▶ _Problema 1_
Nei record, riscrivi tutto da "For [364,397], would" fino a "1.30 meters", sostituendo "sweater" con "cardigan" e senza cambiare nient'altro.

▶ _Estratto fornito_

L’inchiesta del New York Times sul massacro di musulmani sciiti in Nigeria

A ottobre l'esercito ha ucciso decine di persone durante una protesta pacifica, e poi ha mentito su quello che era successo

Soldati nigeriani al checkpoint nella periferia di Abuja durante la manifestazione del 29 ottobre (SODIQ ADELAKUN/AFP/Getty Images)
Soldati nigeriani al checkpoint nella periferia di Abuja durante la manifestazione del 29 ottobre (SODIQ ADELAKUN/AFP/Getty Images)

Il New York Times ha pubblicato un’inchiesta su un massacro compiuto lo scorso 29 ottobre da alcuni reparti delle forze di sicurezza nigeriane contro i partecipanti di una manifestazione di musulmani sciiti ad Abuja, la capitale della Nigeria.

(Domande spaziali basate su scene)
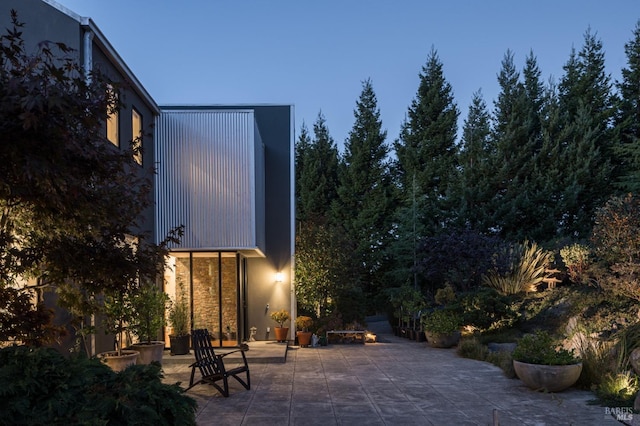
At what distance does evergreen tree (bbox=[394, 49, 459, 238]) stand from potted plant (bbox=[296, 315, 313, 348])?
406 inches

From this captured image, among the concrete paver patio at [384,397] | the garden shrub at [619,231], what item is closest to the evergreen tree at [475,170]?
the garden shrub at [619,231]

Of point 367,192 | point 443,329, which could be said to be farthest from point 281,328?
point 367,192

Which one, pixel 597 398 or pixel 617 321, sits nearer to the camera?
pixel 597 398

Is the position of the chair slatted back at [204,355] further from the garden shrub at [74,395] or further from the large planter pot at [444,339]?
the large planter pot at [444,339]

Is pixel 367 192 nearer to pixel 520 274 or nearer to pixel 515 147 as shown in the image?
pixel 515 147

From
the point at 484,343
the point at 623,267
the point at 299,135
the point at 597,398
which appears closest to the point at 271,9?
the point at 299,135

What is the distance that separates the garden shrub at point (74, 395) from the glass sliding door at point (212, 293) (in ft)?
25.2

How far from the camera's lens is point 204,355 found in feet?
24.7

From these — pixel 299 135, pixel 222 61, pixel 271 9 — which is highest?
pixel 222 61

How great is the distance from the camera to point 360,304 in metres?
17.6

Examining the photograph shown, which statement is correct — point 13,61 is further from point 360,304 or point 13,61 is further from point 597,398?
point 360,304

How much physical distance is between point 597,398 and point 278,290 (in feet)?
28.2

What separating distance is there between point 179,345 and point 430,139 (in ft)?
56.5

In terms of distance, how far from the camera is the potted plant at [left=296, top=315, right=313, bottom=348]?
1318 cm
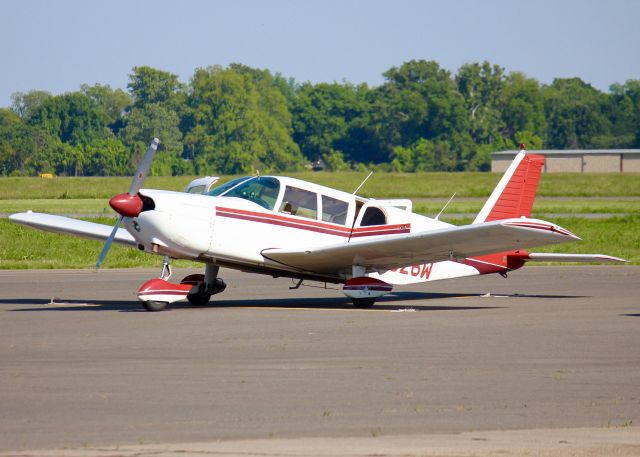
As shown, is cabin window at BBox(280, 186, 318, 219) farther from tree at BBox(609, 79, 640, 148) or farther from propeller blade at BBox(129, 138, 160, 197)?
tree at BBox(609, 79, 640, 148)

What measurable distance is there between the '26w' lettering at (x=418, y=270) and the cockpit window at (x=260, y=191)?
2.52m

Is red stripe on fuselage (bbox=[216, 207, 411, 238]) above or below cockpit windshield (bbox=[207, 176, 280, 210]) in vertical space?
below

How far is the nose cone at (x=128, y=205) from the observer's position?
1540 cm

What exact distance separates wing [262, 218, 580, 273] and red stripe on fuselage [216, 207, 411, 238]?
25cm

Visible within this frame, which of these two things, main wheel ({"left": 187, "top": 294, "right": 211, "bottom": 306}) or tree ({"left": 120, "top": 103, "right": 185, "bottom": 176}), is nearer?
main wheel ({"left": 187, "top": 294, "right": 211, "bottom": 306})

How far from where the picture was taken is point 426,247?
54.3 feet

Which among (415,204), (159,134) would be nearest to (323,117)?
(159,134)

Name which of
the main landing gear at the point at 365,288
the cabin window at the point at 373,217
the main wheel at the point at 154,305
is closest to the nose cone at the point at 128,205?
the main wheel at the point at 154,305

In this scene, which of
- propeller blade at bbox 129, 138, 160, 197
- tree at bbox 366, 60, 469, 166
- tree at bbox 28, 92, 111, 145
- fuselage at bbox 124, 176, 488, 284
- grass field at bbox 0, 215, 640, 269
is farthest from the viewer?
tree at bbox 366, 60, 469, 166

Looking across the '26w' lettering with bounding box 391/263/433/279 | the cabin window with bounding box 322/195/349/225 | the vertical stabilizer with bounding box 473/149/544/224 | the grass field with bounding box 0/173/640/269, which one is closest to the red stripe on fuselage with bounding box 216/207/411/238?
the cabin window with bounding box 322/195/349/225

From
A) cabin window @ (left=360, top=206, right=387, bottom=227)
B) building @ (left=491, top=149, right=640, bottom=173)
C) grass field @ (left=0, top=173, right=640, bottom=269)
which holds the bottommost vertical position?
building @ (left=491, top=149, right=640, bottom=173)

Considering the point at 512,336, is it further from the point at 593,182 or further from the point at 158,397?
the point at 593,182

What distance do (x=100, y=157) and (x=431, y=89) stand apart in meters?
49.7

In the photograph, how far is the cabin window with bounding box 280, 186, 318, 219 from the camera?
16969 mm
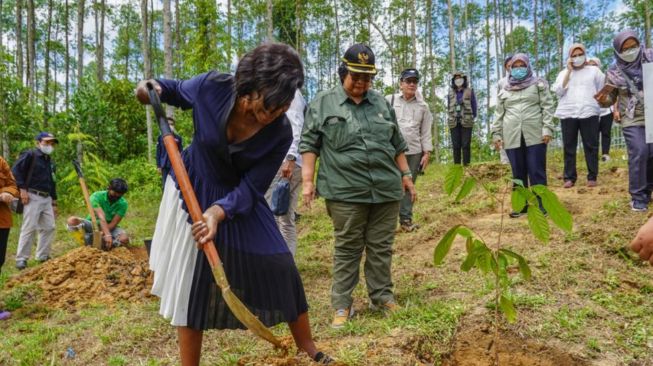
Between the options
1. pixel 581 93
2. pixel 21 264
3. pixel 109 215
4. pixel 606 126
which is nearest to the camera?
pixel 581 93

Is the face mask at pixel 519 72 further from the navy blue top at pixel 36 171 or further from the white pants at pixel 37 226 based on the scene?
the white pants at pixel 37 226

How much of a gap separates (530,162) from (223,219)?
13.1 feet

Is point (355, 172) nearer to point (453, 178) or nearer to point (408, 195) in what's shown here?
point (453, 178)

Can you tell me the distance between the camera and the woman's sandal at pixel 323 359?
2.20 meters

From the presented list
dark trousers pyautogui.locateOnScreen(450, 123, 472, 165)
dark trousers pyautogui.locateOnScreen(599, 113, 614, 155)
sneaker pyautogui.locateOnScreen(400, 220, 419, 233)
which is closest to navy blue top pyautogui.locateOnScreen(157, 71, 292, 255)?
sneaker pyautogui.locateOnScreen(400, 220, 419, 233)

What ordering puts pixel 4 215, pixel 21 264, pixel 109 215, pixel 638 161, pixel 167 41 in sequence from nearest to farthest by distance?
1. pixel 4 215
2. pixel 638 161
3. pixel 21 264
4. pixel 109 215
5. pixel 167 41

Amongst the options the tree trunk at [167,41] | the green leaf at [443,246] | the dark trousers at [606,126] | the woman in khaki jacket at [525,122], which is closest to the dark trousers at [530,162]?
the woman in khaki jacket at [525,122]

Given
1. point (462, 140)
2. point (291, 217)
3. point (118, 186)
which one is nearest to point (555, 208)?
point (291, 217)

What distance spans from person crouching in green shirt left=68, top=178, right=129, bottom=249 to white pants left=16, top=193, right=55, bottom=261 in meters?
0.30

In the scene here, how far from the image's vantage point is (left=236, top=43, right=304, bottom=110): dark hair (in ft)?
5.86

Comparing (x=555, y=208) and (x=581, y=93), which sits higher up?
(x=581, y=93)

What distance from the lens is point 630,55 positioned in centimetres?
474

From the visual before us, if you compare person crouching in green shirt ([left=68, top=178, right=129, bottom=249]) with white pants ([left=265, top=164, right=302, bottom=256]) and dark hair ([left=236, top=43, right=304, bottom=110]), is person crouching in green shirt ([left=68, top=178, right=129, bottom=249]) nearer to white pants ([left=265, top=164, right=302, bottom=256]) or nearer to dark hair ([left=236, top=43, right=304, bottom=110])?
white pants ([left=265, top=164, right=302, bottom=256])

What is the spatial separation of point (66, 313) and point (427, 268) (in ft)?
10.6
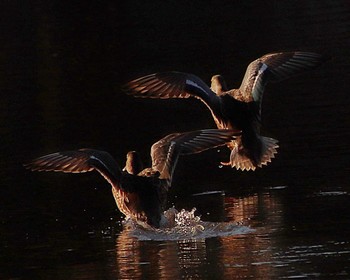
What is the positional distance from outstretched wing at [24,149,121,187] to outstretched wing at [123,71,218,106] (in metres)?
0.92

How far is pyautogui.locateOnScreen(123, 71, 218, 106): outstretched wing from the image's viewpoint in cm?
1362

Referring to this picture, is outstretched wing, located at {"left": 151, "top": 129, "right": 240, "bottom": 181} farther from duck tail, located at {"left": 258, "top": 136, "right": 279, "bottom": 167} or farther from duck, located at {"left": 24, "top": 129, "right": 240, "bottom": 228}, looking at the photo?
duck tail, located at {"left": 258, "top": 136, "right": 279, "bottom": 167}

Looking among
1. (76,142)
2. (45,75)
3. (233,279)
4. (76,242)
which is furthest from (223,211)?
(45,75)

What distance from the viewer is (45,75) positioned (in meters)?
24.5

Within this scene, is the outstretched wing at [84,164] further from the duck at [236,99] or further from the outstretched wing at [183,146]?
the duck at [236,99]

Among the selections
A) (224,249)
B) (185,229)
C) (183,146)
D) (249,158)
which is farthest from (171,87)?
(224,249)

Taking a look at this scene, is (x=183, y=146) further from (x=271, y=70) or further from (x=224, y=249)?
(x=224, y=249)

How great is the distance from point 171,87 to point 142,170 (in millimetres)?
1036

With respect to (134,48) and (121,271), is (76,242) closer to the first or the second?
(121,271)

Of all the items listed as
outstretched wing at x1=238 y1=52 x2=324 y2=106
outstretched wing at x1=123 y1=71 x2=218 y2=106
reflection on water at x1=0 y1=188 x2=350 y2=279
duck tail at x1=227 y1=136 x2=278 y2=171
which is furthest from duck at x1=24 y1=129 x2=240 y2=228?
outstretched wing at x1=238 y1=52 x2=324 y2=106

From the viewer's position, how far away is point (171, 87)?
13727mm

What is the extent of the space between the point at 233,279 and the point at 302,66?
4.69 m

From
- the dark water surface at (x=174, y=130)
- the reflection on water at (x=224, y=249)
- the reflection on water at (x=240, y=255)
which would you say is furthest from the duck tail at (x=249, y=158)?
the reflection on water at (x=240, y=255)

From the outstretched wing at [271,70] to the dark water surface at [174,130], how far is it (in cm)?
83
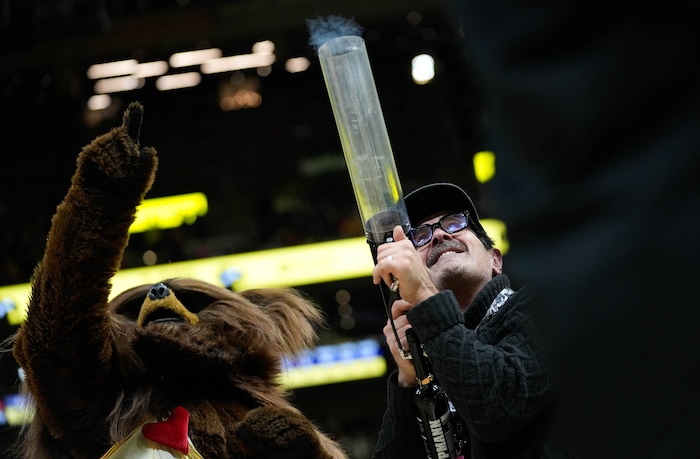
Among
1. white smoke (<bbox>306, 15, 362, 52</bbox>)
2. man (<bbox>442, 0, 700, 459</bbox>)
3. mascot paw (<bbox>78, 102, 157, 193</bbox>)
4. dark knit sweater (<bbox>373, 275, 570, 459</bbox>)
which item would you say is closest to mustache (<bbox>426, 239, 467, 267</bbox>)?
dark knit sweater (<bbox>373, 275, 570, 459</bbox>)

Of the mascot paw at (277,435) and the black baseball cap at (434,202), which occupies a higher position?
the black baseball cap at (434,202)

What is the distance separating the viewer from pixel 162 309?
2055 millimetres

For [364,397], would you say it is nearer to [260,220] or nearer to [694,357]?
[260,220]

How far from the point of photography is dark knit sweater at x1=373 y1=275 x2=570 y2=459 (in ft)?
5.07

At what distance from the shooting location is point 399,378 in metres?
1.82

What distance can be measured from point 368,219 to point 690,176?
1.30 meters

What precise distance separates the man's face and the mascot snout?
552 mm

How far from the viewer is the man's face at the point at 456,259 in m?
1.94

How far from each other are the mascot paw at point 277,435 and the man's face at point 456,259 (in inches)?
16.3

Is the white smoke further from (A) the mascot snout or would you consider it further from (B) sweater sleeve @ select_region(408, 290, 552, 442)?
(A) the mascot snout

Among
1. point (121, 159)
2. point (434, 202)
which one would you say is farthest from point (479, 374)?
point (121, 159)

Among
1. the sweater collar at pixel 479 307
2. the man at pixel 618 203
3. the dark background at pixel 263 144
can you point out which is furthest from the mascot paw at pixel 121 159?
the dark background at pixel 263 144

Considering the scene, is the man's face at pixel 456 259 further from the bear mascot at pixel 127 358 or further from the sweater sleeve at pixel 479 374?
the bear mascot at pixel 127 358

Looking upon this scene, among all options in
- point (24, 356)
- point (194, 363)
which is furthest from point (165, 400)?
point (24, 356)
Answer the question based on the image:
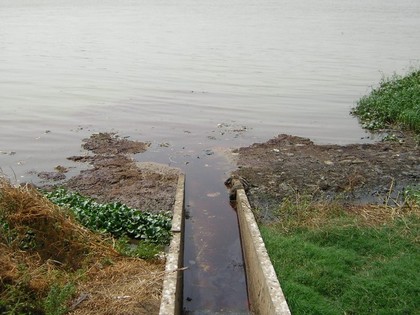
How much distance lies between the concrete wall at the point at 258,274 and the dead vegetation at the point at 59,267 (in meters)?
1.09

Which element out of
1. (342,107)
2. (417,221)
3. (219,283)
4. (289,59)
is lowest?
(219,283)

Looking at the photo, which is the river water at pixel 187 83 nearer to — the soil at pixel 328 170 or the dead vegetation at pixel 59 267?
the soil at pixel 328 170

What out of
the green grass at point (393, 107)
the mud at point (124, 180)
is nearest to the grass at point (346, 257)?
the mud at point (124, 180)

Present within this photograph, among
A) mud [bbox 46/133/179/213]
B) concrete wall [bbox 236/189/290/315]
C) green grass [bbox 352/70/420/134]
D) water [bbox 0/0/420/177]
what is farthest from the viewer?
water [bbox 0/0/420/177]

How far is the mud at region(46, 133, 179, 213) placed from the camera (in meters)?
8.25

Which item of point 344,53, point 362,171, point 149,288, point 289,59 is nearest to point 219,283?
point 149,288

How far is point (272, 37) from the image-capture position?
1211 inches

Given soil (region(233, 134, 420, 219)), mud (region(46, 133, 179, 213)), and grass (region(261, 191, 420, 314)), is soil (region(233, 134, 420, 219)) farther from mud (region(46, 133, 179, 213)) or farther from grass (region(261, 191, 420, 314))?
mud (region(46, 133, 179, 213))

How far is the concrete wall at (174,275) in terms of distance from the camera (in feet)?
15.6

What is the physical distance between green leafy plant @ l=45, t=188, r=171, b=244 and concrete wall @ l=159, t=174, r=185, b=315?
1.01 ft

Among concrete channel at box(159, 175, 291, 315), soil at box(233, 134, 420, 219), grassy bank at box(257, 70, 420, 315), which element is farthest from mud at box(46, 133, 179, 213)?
grassy bank at box(257, 70, 420, 315)

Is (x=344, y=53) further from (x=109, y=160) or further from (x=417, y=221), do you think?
(x=417, y=221)

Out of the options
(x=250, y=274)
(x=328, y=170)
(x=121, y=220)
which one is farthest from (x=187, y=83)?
(x=250, y=274)

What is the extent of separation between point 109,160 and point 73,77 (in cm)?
1083
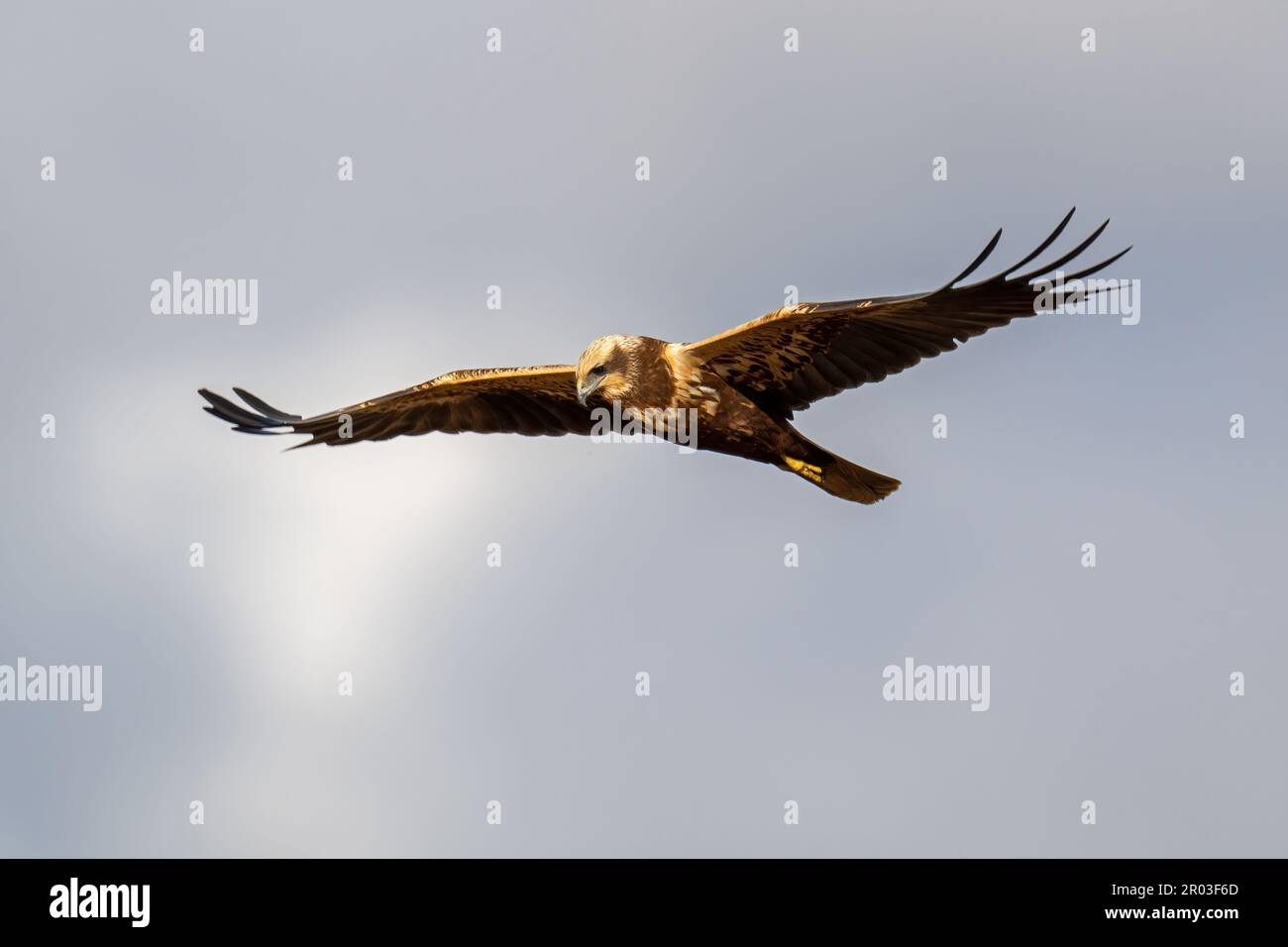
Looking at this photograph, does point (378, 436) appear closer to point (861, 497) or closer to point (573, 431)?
point (573, 431)

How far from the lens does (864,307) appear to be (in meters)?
12.8

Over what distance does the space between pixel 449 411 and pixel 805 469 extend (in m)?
4.24

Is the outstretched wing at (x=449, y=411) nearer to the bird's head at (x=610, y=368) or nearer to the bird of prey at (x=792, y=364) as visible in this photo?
the bird of prey at (x=792, y=364)

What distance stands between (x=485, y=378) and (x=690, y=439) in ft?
8.76

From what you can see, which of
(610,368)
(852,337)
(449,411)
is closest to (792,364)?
(852,337)

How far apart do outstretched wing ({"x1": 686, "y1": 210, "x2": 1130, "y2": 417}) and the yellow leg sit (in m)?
0.52

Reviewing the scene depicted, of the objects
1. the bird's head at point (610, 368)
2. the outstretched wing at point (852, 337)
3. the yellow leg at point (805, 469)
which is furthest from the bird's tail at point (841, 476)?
the bird's head at point (610, 368)

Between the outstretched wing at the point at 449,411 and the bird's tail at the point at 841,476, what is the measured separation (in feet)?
8.65

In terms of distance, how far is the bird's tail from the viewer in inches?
538

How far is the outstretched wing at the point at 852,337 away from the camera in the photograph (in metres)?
12.4

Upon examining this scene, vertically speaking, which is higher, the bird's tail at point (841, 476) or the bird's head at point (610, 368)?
the bird's head at point (610, 368)

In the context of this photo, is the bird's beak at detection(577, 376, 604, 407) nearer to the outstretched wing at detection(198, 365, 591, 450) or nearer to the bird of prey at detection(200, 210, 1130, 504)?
the bird of prey at detection(200, 210, 1130, 504)

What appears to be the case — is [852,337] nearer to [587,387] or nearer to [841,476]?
[841,476]
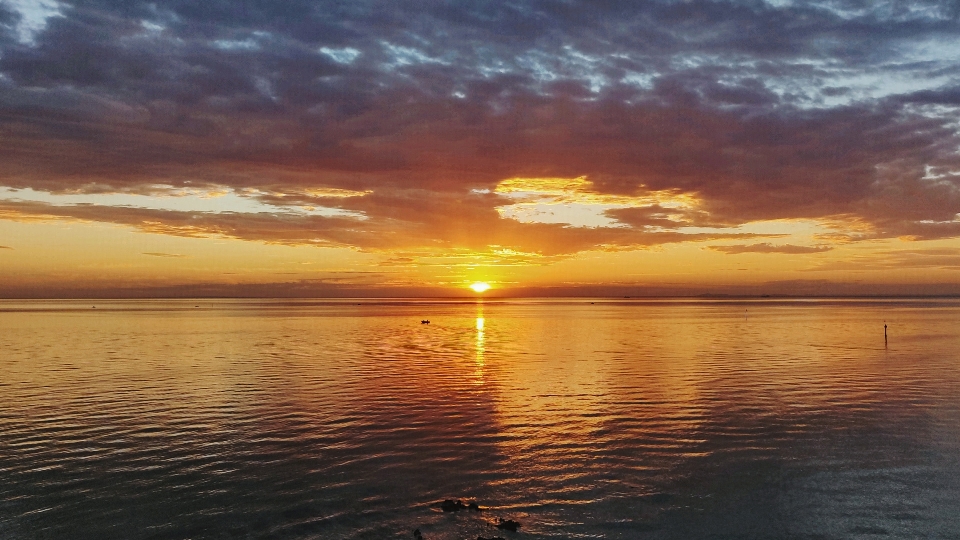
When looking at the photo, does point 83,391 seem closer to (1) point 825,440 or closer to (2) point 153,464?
(2) point 153,464

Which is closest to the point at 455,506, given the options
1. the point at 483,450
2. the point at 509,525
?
the point at 509,525

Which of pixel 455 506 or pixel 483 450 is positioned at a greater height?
pixel 455 506

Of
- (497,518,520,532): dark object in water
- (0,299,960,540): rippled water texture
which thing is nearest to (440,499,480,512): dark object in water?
(0,299,960,540): rippled water texture

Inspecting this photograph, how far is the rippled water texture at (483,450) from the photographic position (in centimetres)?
1838

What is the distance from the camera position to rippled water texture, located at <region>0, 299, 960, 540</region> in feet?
60.3

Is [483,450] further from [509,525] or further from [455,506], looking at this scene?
[509,525]

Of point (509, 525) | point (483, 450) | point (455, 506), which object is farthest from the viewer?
point (483, 450)

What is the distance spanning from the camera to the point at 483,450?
86.2ft

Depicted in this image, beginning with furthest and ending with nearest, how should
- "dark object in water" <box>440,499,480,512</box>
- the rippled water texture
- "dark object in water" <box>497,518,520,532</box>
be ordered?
"dark object in water" <box>440,499,480,512</box>, the rippled water texture, "dark object in water" <box>497,518,520,532</box>

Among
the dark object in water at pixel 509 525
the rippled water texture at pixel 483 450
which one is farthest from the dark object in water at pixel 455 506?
the dark object in water at pixel 509 525

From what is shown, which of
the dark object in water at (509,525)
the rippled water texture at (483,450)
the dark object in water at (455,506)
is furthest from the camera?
the dark object in water at (455,506)

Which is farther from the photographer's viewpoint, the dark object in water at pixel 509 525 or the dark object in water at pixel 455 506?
the dark object in water at pixel 455 506

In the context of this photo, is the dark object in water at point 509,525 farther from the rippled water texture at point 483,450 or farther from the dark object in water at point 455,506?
the dark object in water at point 455,506

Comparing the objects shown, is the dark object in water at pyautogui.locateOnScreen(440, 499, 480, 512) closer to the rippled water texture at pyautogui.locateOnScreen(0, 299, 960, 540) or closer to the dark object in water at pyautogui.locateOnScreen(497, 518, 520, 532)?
the rippled water texture at pyautogui.locateOnScreen(0, 299, 960, 540)
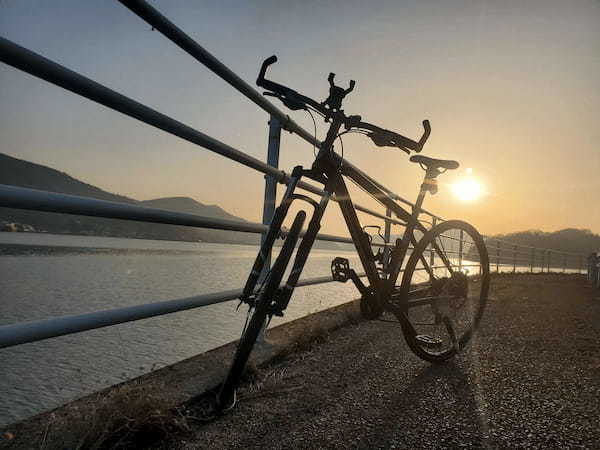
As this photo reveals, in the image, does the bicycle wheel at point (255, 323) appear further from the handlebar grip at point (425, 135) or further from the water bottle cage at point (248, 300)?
the handlebar grip at point (425, 135)

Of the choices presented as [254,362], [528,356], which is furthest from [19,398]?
[528,356]

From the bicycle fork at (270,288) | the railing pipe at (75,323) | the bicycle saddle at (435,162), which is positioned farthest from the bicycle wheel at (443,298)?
the railing pipe at (75,323)

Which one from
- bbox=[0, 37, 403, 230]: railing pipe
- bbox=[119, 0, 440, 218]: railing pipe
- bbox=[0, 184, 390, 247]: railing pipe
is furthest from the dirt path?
bbox=[119, 0, 440, 218]: railing pipe

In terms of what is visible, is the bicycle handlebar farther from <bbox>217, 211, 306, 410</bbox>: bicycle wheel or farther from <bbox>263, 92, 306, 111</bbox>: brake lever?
<bbox>217, 211, 306, 410</bbox>: bicycle wheel

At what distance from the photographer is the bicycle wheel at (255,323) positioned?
1.58 meters

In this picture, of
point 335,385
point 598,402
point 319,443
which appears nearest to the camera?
point 319,443

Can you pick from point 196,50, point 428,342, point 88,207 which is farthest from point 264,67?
point 428,342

▶ _Problema 2_
Prosegui l'articolo sull'inchiesta del New York Times riguardo al massacro di musulmani sciiti ad Abuja, partendo dopo la sua ultima frase.

▶ _Risultato 1_
For [364,397], would you say it is nearer to [260,220] or nearer to [694,357]?
[260,220]

How far from the point of photography is dark knit cardigan at x1=373 y1=275 x2=570 y2=459 (in ft)?
5.07

At what distance from the shooting location is point 399,378 in metres?
1.82

What distance can be measured from point 368,219 to point 690,176?
1.30 meters

▶ _Risultato 2_
Secondo l’esercito nigeriano, negli scontri furono uccisi sei manifestanti. I video e le testimonianze raccolte dal New York Times, da Reuters e da alcune ong che operano in Nigeria mostrano però che i morti furono qualche decina, probabilmente più di 40; e suggeriscono inoltre che, a differenza di quanto sostenuto dall’esercito nigeriano, furono i militari ad attaccare per primi, sparando indiscriminatamente sulla folla. Non è la prima volta che in Nigeria vengono compiuti simili massacri e le violenze di ottobre hanno mostrato come il presidente nigeriano Muhammadu Buhari non sia ancora riuscito a fermare gli eccessi del suo esercito, nonostante le promesse.

Il video dell’inchiesta del New York Times: attenzione, ci sono immagini forti.

L’inchiesta del New York Times ha ricostruito gli eventi del 29 ottobre scorso, quando nell’area di Abuja si tennero alcune marce organizzate dal Movimento islamico della Nigeria, il più grande e noto gruppo di musulmani sciiti nel paese.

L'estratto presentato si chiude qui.